#### Input for this task
....
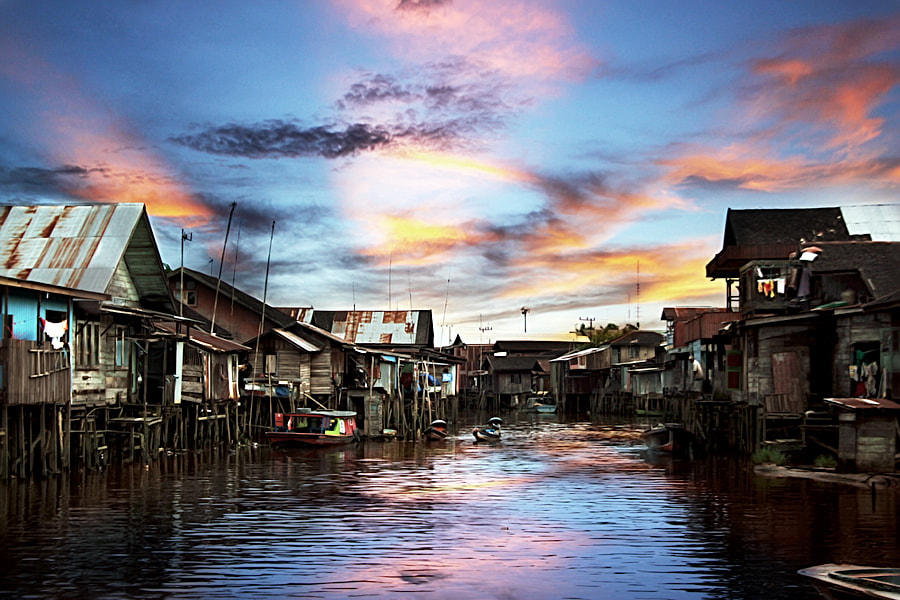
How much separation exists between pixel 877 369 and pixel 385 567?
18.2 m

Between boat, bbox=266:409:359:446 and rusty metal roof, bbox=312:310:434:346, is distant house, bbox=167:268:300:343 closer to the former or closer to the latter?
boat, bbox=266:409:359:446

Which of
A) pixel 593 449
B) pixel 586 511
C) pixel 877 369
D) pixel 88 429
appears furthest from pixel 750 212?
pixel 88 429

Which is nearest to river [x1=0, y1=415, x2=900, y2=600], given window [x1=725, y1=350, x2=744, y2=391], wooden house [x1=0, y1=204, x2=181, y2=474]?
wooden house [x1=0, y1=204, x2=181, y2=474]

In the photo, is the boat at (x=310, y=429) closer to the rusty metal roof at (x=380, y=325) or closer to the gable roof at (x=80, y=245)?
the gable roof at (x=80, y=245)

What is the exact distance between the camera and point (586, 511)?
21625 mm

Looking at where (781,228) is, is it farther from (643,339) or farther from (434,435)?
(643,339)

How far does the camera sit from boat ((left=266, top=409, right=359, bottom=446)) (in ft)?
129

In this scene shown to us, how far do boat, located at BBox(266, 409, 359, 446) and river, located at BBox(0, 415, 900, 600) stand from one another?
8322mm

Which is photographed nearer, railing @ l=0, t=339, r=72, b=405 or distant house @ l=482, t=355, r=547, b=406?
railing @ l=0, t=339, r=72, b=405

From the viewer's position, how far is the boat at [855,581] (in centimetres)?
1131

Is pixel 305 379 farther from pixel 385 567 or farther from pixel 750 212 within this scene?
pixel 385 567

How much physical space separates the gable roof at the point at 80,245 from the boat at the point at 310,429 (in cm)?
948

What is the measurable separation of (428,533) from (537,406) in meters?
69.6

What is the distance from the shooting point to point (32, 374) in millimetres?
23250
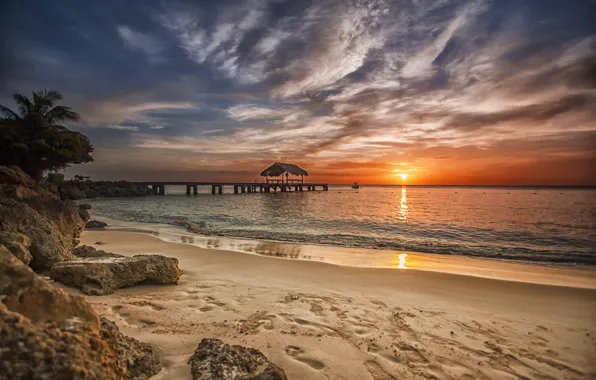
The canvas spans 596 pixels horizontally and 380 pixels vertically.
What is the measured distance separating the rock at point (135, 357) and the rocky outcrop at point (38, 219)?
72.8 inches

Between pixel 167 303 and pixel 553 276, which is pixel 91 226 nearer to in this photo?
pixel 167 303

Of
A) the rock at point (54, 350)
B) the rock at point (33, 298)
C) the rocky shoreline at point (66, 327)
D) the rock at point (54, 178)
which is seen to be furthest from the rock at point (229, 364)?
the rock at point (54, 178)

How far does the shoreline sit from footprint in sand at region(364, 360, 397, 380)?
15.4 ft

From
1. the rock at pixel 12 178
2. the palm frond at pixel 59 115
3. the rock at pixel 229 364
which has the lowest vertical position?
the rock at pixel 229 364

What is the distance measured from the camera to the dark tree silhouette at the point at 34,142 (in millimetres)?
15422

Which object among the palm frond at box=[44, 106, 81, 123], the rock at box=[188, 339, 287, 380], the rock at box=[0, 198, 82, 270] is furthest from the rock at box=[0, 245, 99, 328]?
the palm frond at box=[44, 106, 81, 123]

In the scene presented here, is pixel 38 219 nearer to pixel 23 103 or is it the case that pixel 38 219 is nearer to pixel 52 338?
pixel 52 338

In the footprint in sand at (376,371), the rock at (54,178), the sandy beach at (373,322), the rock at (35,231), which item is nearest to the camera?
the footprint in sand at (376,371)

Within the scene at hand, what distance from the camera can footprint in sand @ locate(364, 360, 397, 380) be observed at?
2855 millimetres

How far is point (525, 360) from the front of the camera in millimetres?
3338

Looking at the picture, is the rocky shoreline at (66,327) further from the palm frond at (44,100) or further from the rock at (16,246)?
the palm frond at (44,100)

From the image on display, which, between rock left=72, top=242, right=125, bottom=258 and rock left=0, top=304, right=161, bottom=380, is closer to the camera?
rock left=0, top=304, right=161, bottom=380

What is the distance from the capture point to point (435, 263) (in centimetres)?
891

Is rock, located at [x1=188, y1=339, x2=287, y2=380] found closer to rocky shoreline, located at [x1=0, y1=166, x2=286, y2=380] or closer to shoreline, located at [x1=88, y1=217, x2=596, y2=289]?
....
Give the lines above as a Markdown table with the columns No. and Line, where No. numbers the rows in order. Leave out the blank lines and the pictures.

#### Result below
| No. | Line |
|---|---|
| 1 | How much separation exists between pixel 877 369 and pixel 385 567? |
| 2 | 18.2 m |
| 3 | Between boat, bbox=266:409:359:446 and rusty metal roof, bbox=312:310:434:346, is distant house, bbox=167:268:300:343 closer to the former or closer to the latter? |
| 4 | boat, bbox=266:409:359:446 |
| 5 | Which of |
| 6 | A) pixel 593 449 |
| 7 | B) pixel 586 511 |
| 8 | C) pixel 877 369 |
| 9 | D) pixel 88 429 |
| 10 | appears furthest from pixel 750 212? |
| 11 | pixel 88 429 |
| 12 | Which is nearest to river [x1=0, y1=415, x2=900, y2=600], given window [x1=725, y1=350, x2=744, y2=391], wooden house [x1=0, y1=204, x2=181, y2=474]? |
| 13 | wooden house [x1=0, y1=204, x2=181, y2=474] |
| 14 | In the photo, is the boat at (x=310, y=429) closer to the rusty metal roof at (x=380, y=325) or closer to the gable roof at (x=80, y=245)? |
| 15 | the gable roof at (x=80, y=245) |
| 16 | What is the exact distance between the camera and point (586, 511)? |
| 17 | 21625 mm |
| 18 | Looking at where (781,228) is, is it farther from (643,339) or farther from (434,435)? |
| 19 | (643,339) |
| 20 | How far does the camera sit from boat ((left=266, top=409, right=359, bottom=446)) (in ft)? |
| 21 | 129 |
| 22 | In this scene shown to us, how far do boat, located at BBox(266, 409, 359, 446) and river, located at BBox(0, 415, 900, 600) stand from one another? |
| 23 | 8322mm |
| 24 | Which is photographed nearer, railing @ l=0, t=339, r=72, b=405 or distant house @ l=482, t=355, r=547, b=406? |
| 25 | railing @ l=0, t=339, r=72, b=405 |
| 26 | From the viewer's position, how far is the boat at [855,581] (in centimetres)? |
| 27 | 1131 |
| 28 | Is pixel 305 379 farther from pixel 385 567 or farther from pixel 750 212 within this scene? |
| 29 | pixel 385 567 |
| 30 | How much physical space separates the gable roof at the point at 80,245 from the boat at the point at 310,429 (in cm)? |
| 31 | 948 |
| 32 | What is the measurable separation of (428,533) from (537,406) in meters? |
| 33 | 69.6 |
| 34 | What is the distance from the shooting point to point (32, 374) in millimetres? |
| 35 | 23250 |
| 36 | The canvas spans 596 pixels horizontally and 380 pixels vertically. |
| 37 | What is the measured distance separating the rock at point (135, 357) and the rocky outcrop at point (38, 219)? |
| 38 | 72.8 inches |
| 39 | Between pixel 167 303 and pixel 553 276, which is pixel 91 226 nearer to in this photo? |
| 40 | pixel 167 303 |
| 41 | Of |
| 42 | A) the rock at point (54, 350) |
| 43 | B) the rock at point (33, 298) |
| 44 | C) the rocky shoreline at point (66, 327) |
| 45 | D) the rock at point (54, 178) |
| 46 | which is seen to be furthest from the rock at point (229, 364)? |
| 47 | the rock at point (54, 178) |
| 48 | How far does the shoreline sit from footprint in sand at region(364, 360, 397, 380)? |
| 49 | 15.4 ft |
| 50 | From |
| 51 | 1. the rock at pixel 12 178 |
| 52 | 2. the palm frond at pixel 59 115 |
| 53 | 3. the rock at pixel 229 364 |
| 54 | which has the lowest vertical position? |
| 55 | the rock at pixel 229 364 |
| 56 | What is the distance measured from the camera to the dark tree silhouette at the point at 34,142 (in millimetres)? |
| 57 | 15422 |
| 58 | Which object among the palm frond at box=[44, 106, 81, 123], the rock at box=[188, 339, 287, 380], the rock at box=[0, 198, 82, 270] is furthest from the rock at box=[0, 245, 99, 328]? |
| 59 | the palm frond at box=[44, 106, 81, 123] |
| 60 | In the scene presented here, is pixel 38 219 nearer to pixel 23 103 or is it the case that pixel 38 219 is nearer to pixel 52 338? |
| 61 | pixel 52 338 |
| 62 | In the footprint in sand at (376,371), the rock at (54,178), the sandy beach at (373,322), the rock at (35,231), which item is nearest to the camera? |
| 63 | the footprint in sand at (376,371) |
| 64 | Within the scene at hand, what distance from the camera can footprint in sand @ locate(364, 360, 397, 380) be observed at? |
| 65 | 2855 millimetres |
| 66 | How far is point (525, 360) from the front of the camera in millimetres? |
| 67 | 3338 |
| 68 | Looking at the picture, is the rocky shoreline at (66,327) further from the palm frond at (44,100) or further from the rock at (16,246)? |
| 69 | the palm frond at (44,100) |
| 70 | From the image on display, which, between rock left=72, top=242, right=125, bottom=258 and rock left=0, top=304, right=161, bottom=380, is closer to the camera? |
| 71 | rock left=0, top=304, right=161, bottom=380 |
| 72 | What is the distance from the capture point to point (435, 263) (in centimetres)? |
| 73 | 891 |
| 74 | Is rock, located at [x1=188, y1=339, x2=287, y2=380] found closer to rocky shoreline, located at [x1=0, y1=166, x2=286, y2=380] or closer to shoreline, located at [x1=88, y1=217, x2=596, y2=289]? |